Roma: il presidente della Repubblica, Sergio Mattarella ha visitato Corviale in occasione dell’inaugurazione del campo di calcio dei “miracoli”, un progetto promosso da “Calciosociale”.

“Dalla distanza sociale al valore della comunità”

Trasformiamo i campi di calcio in palestre di vita” è uno slogan sostenuto dal Calciosociale, società sportiva dilettantistica senza scopo di lucro che opera nei contesti ad alto rischio di devianza giovanile.

Calciosociale nasce nel 2005 con la macro finalità di rendere il calcio uno strumento educativo e pedagogico, un canale per promuovere valori umani essenziali in bambini e adulti.

L’accoglienza, le capacità relazionali, il rispetto per l’altro, la promozione della coscienza collettiva e l’integrazione delle diversità sono i principi che orientano la mission, coinvolgendo individui e famiglie.

□ □ □ □

ATTIVITÀ A>
Rispondi a queste domande sul brano:
(i) Chi ha visitato Corviale?
(ii) In quale anno nasce Calciosociale?
(iii) Che tipo di società è Calciosociale?
ATTIVITÀ B> Traduci in inglese questa frase del brano: "Calciosociale nasce nel 2005 con la macro finalità di rendere il calcio uno strumento educativo e pedagogico, un canale per promuovere valori umani essenziali in bambini e adulti."
I dati non hanno alcun legame con il brano.

DATI FORNITI>
□ □ □ □

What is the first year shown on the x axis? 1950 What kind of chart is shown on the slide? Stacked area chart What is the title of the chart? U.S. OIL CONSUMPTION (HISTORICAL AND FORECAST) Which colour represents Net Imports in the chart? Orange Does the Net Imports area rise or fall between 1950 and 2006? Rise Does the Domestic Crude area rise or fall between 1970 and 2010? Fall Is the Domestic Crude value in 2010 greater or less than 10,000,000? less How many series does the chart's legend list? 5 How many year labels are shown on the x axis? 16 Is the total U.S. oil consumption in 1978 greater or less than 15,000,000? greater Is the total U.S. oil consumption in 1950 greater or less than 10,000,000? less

□ □ □ □

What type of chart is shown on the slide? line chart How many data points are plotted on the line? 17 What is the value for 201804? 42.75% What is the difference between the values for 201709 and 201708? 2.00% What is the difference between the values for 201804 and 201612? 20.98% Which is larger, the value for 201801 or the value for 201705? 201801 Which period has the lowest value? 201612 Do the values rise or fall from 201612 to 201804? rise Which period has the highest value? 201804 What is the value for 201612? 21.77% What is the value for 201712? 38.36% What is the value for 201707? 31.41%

□ □ □ □

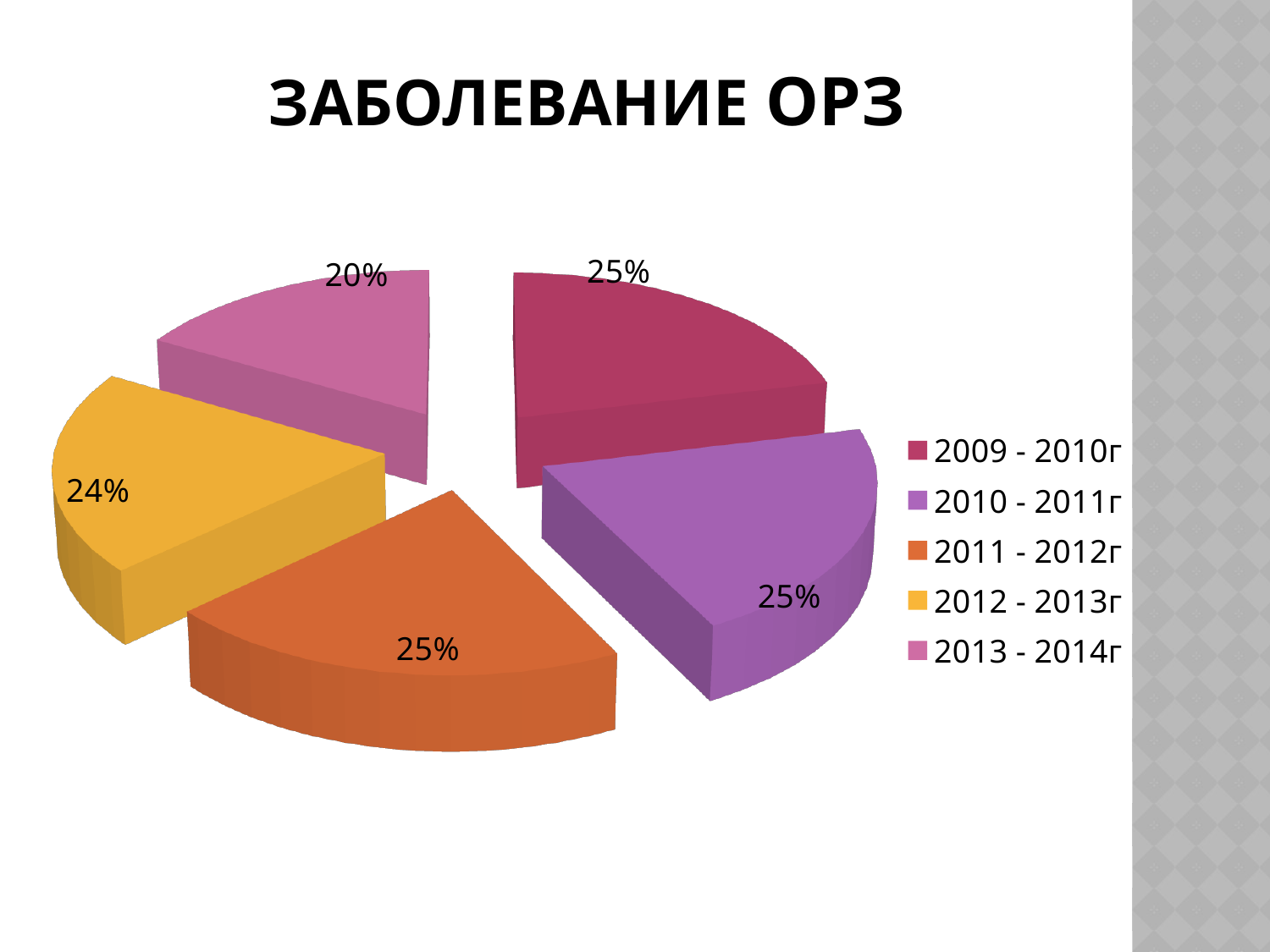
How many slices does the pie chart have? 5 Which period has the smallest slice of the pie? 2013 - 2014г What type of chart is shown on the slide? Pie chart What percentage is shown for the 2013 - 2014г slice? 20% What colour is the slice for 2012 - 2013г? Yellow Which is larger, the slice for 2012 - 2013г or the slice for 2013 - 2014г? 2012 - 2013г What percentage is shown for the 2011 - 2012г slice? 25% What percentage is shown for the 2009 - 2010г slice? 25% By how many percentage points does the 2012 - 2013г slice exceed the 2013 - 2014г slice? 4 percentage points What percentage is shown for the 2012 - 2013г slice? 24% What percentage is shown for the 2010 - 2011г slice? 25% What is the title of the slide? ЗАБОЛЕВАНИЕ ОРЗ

□ □ □ □

RISPOSTA A>
(i) Sergio Mattarella, presidente della Repubblica.
(ii) Nel 2005.
(iii) Una società sportiva dilettantistica senza scopo di lucro.

RISPOSTA B> Calciosociale was founded in 2005 with the overarching aim of making soccer an educational and pedagogical tool, a channel for promoting essential human values in children and adults.